In 2012 the economy stabilized and Hancock found a moment to catch his breath. Around that time Hancock came upon an issue of National Geographic with a cover story about the Pine Ridge Indian Reservation. “I think I want to go there,” he said to Alison, speaking the realization as it came to him. Knowing his love of history and the American West—and knowing how much he needed an outlet—Alison encouraged him to go. Having read about the dramatic housing problems at Pine Ridge, Hancock thought that the lumber company might be able to help, but here he adamantly clarifies that his ultimate motive was not purely altruistic: “I was really there for me.” More specifically, he was there to do the scary work of looking inward and discovering who he was, apart from the president of Hancock Lumber.

In the following years, Hancock would take six trips to the vast, treeless plains. What he discovered there is presented in great detail and beauty in his book Not for Sale, which Senator Angus King describes as “part spiritual journal, part moving portrait of some extraordinary people, and part leadership manual.” Among other things, his time on Pine Ridge taught Hancock to view the trouble with his voice as a blessing. “When you can’t talk, you listen,” he says. “I started to realize that my job as a leader is to strengthen the voices of others.”

Had I visited Casco 10 years ago, I would have met the president of Hancock Lumber. Last fall, I was lucky enough to meet Kevin Hancock himself. Hancock makes a point of differentiating between the person and the position—for his own well-being, and for the well-being of the people who work there as well. For the past few years, Hancock has tried to create a work environment where all employees have the opportunity to lead, to make decisions, to say what they think, and to live rich, fulfilling lives that are separate from the jobs they do.

That effort has yielded both quantitative and qualitative results. Drive by any Hancock Lumber location, and in addition to that familiar logo you’ll now see a sign celebrating the fact that the company has been named one of the best places to work in Maine for the second year in a row. “I love the award because it has nothing to do with me giving a speech or writing an essay about why I think Hancock Lumber is a great place to work,” says Hancock. “Everyone in the company takes a confidential, third- party-administered survey. The award is based on what the people who work at the company are actually experiencing.”

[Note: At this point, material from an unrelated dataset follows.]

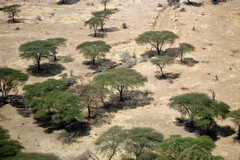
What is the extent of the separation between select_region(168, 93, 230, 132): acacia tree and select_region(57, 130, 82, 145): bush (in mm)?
11995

Driving home, pondering all that was said and all the ways in which Kevin Hancock pleasantly surprised me, I get a little lost. Eventually, I run into another Hancock Lumber location, so I decide to check it out. I pull into the parking lot and flip open my notebook. Before our meeting, I had written down a line from Not for Sale that reads, “We all come from a tribe, and while the pull of the past is strong, the soul is here to individuate.” Next to that, I write, As far as modern Maine tribes go, Hancock Lumber is a pretty indomitable one. Hancock is proud of his family’s legacy, but he knows that the best way to lead Hancock Lumber into its third century is by being his own man. So far, so good.